**SUPPLIED TEXT**
/---
English 320 Spring 2009


Finishing up the semester: journal and Final exam

1.      Journal. Due May 12. 15 points. At the end of your journal write the date you completed it and “The End” so that I know I’m looking at the final version. If you’re working on line with google docs, be sure to save your work. If you are working off line, you’ll need to upload the journal again.  In either case notify me a susan.romano@gmail.com that you’re done with your journal. I’ll send you an email acknowledgement saying that I am able to “see” your final google docs journal. If you don’t get an acknowledgement by the eve of May 13, write again.

2.      Final. Due May 12. 40 points. The final exam is posted on the 320 community blog. Turn in your final electronically as an attachment via email to susan.romano@gmail.com. Look for my email acknowledgement letting you know that I received it and was able to open the attachment. 

I’m repackaging and re-weighting “Portfolio” and “Final Exam.”  You’ll turn these two assignments in as one assignment—all part of the Final. Questions 1 through 5 ask you to analyze five of your own blog posts. Question 6 asks you to analyze 5 of your post titles. This work (1-6) corresponds to the Portfolio and is worth 20 points. The remaining questions invite you to reflect on blogging from the perspective of a writer. This part will be worth 20 points.
\---
**TASKS TO COMPLETE**
**1.** In the course notice, why are students told to write the completion date and "The End" at the end of the journal? Answer in one to three sentences.
**2.** Answer these questions on the course notice, each on its own line:
(a) How many points is the journal worth?
(b) Where is the final exam posted?
(c) What does Question 6 of the final ask students to analyze?
**3.** Rewrite the part of the course notice between "English 320 Spring" and "13, write again.", inclusive, changing "acknowledgement" to "confirmation" wherever it occurs.

**RECORD LIST**
/---
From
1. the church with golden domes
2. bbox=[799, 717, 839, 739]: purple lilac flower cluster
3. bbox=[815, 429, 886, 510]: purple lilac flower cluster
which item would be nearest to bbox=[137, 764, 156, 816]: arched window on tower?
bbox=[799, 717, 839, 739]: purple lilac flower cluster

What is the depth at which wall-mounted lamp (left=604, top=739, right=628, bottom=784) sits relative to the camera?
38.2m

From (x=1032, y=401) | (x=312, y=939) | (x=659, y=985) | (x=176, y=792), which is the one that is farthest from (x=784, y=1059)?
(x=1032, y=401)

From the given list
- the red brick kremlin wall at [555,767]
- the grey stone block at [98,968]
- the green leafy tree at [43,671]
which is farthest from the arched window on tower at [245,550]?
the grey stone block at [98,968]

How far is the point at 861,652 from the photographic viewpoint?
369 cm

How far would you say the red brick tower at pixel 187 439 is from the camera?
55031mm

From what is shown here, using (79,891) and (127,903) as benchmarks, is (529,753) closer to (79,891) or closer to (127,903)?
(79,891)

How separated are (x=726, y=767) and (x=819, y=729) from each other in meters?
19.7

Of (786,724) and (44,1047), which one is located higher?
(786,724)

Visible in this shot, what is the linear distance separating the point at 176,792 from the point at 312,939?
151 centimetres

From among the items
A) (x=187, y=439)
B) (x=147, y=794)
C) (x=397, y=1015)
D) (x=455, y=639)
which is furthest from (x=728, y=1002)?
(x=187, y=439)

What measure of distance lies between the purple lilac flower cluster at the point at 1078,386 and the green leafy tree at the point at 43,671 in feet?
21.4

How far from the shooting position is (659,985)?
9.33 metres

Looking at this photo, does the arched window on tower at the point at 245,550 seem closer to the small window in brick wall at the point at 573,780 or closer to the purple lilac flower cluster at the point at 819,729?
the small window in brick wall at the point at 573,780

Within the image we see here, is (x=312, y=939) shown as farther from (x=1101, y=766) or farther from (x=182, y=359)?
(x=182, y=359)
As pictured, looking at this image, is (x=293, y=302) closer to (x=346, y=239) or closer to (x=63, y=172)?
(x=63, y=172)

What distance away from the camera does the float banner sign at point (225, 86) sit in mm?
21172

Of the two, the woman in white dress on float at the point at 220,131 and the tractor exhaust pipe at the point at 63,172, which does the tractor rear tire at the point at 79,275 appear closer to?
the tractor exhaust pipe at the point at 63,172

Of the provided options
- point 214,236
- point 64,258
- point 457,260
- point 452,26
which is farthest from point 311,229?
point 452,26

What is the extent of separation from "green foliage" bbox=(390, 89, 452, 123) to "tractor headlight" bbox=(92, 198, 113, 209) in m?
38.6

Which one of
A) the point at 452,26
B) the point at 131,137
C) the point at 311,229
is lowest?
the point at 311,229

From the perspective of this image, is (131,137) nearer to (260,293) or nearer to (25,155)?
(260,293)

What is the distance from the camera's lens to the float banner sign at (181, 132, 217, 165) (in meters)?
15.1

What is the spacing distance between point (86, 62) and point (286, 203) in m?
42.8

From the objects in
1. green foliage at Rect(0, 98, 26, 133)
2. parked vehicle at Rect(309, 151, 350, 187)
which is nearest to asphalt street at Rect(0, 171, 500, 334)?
\---
**WRITTEN RESPONSES**
**1.** Students add the date and "The End" so the instructor knows the journal being read is the final version.

**2.**
(a) 15 points.
(b) On the 320 community blog.
(c) Five of their own post titles.

**3.**
English 320 Spring 2009


Finishing up the semester: journal and Final exam

1.      Journal. Due May 12. 15 points. At the end of your journal write the date you completed it and “The End” so that I know I’m looking at the final version. If you’re working on line with google docs, be sure to save your work. If you are working off line, you’ll need to upload the journal again.  In either case notify me a susan.romano@gmail.com that you’re done with your journal. I’ll send you an email confirmation saying that I am able to “see” your final google docs journal. If you don’t get an confirmation by the eve of May 13, write again.